** Work request **
A faithful, complete copy of the entries below is required, with images removed.

** Page-level text extractions **

---------------

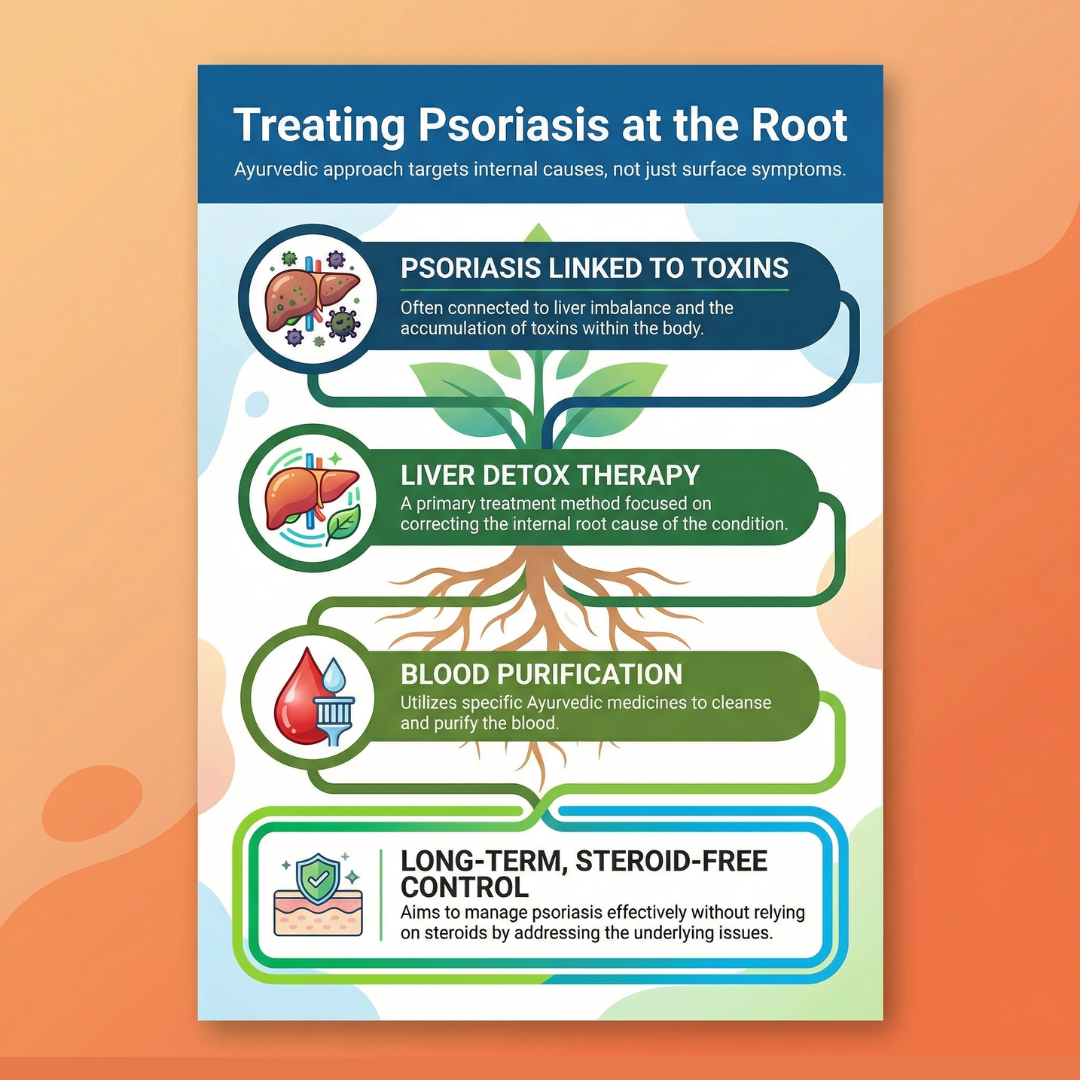 Treating Psoriasis at the Root

Ayurvedic approach targets internal causes, not just surface symptoms.

PSORIASIS LINKED TO TOXINS

Often connected to liver imbalance and the accumulation of toxins within the body.

LIVER DETOX THERAPY

A primary treatment method focused on correcting the internal root cause of the condition.

BLOOD PURIFICATION

Utilizes specific Ayurvedic medicines to cleanse and purify the blood.

LONG-TERM, STEROID-FREE CONTROL

Aims to manage psoriasis effectively without relying on steroids by addressing the underlying issues.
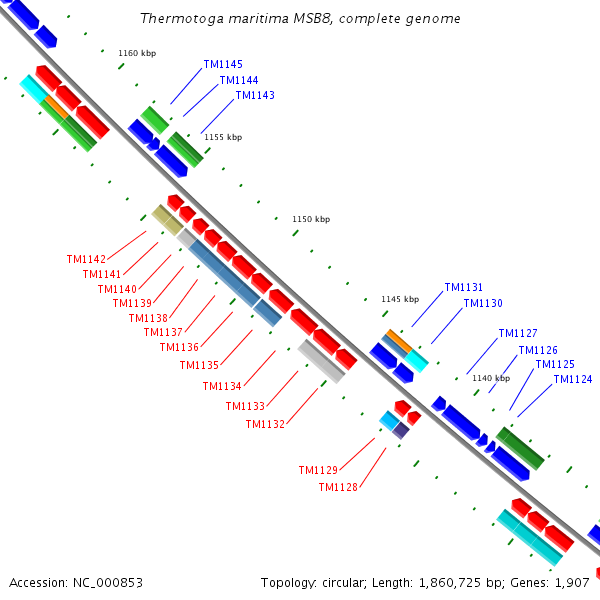 Thermotoga maritima MSB8, complete genome

1160 kbp

TM1145
TM1144
TM1143

1155 kbp

1150 kbp

TM1142
TM1141
TM1140
TM1139
TM1138
TM1137
TM1136
TM1135
TM1134
TM1133
TM1132

1145 kbp

TM1131
TM1130

TM1127
TM1126
TM1125
TM1124

1140 kbp

TM1129
TM1128

Accession: NC_000853

Topology: circular; Length: 1,860,725 bp; Genes: 1,907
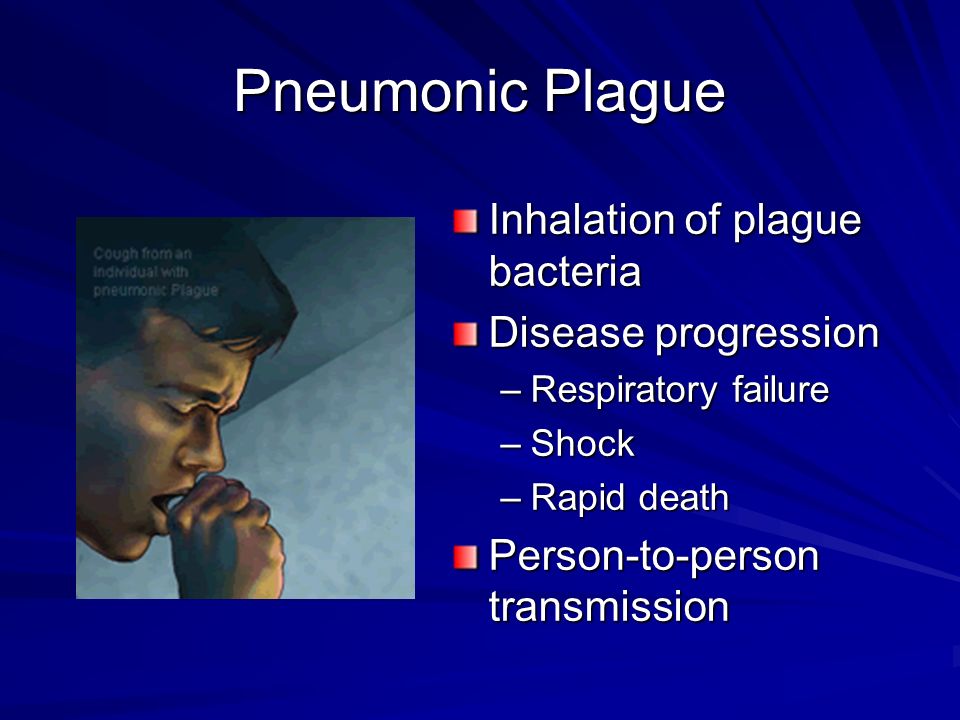 Pneumonic Plague

Cough from an individual with pneumonic Plague

Inhalation of plague bacteria

Disease progression

– Respiratory failure

– Shock

– Rapid death

Person-to-person transmission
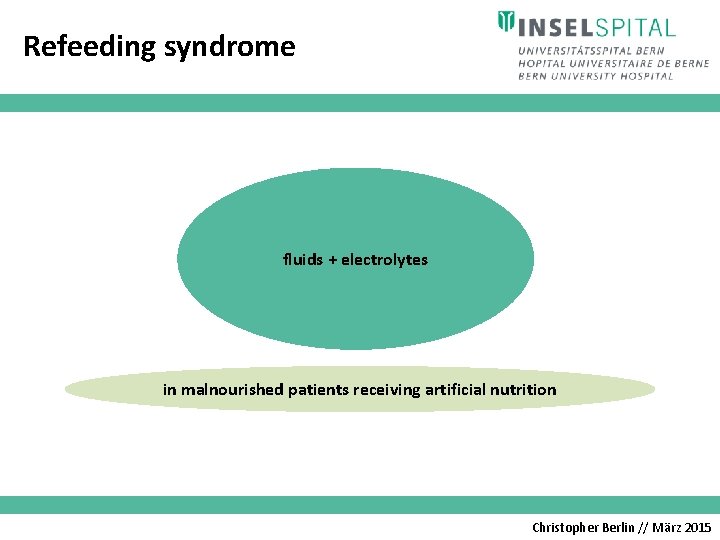 Refeeding syndrome

INSELSPITAL
UNIVERSITÄTSSPITAL BERN
HOPITAL UNIVERSITAIRE DE BERNE
BERN UNIVERSITY HOSPITAL

fluids + electrolytes

in malnourished patients receiving artificial nutrition

Christopher Berlin // März 2015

---------------

** Problem solution **
 Treating Psoriasis at the Root

Ayurvedic approach targets internal causes, not just surface symptoms.

PSORIASIS LINKED TO TOXINS

Often connected to liver imbalance and the accumulation of toxins within the body.

LIVER DETOX THERAPY

A primary treatment method focused on correcting the internal root cause of the condition.

BLOOD PURIFICATION

Utilizes specific Ayurvedic medicines to cleanse and purify the blood.

LONG-TERM, STEROID-FREE CONTROL

Aims to manage psoriasis effectively without relying on steroids by addressing the underlying issues.
 Thermotoga maritima MSB8, complete genome

1160 kbp

TM1145
TM1144
TM1143

1155 kbp

1150 kbp

TM1142
TM1141
TM1140
TM1139
TM1138
TM1137
TM1136
TM1135
TM1134
TM1133
TM1132

1145 kbp

TM1131
TM1130

TM1127
TM1126
TM1125
TM1124

1140 kbp

TM1129
TM1128

Accession: NC_000853

Topology: circular; Length: 1,860,725 bp; Genes: 1,907
 Pneumonic Plague

Cough from an individual with pneumonic Plague

Inhalation of plague bacteria

Disease progression

– Respiratory failure

– Shock

– Rapid death

Person-to-person transmission
 Refeeding syndrome

INSELSPITAL
UNIVERSITÄTSSPITAL BERN
HOPITAL UNIVERSITAIRE DE BERNE
BERN UNIVERSITY HOSPITAL

fluids + electrolytes

in malnourished patients receiving artificial nutrition

Christopher Berlin // März 2015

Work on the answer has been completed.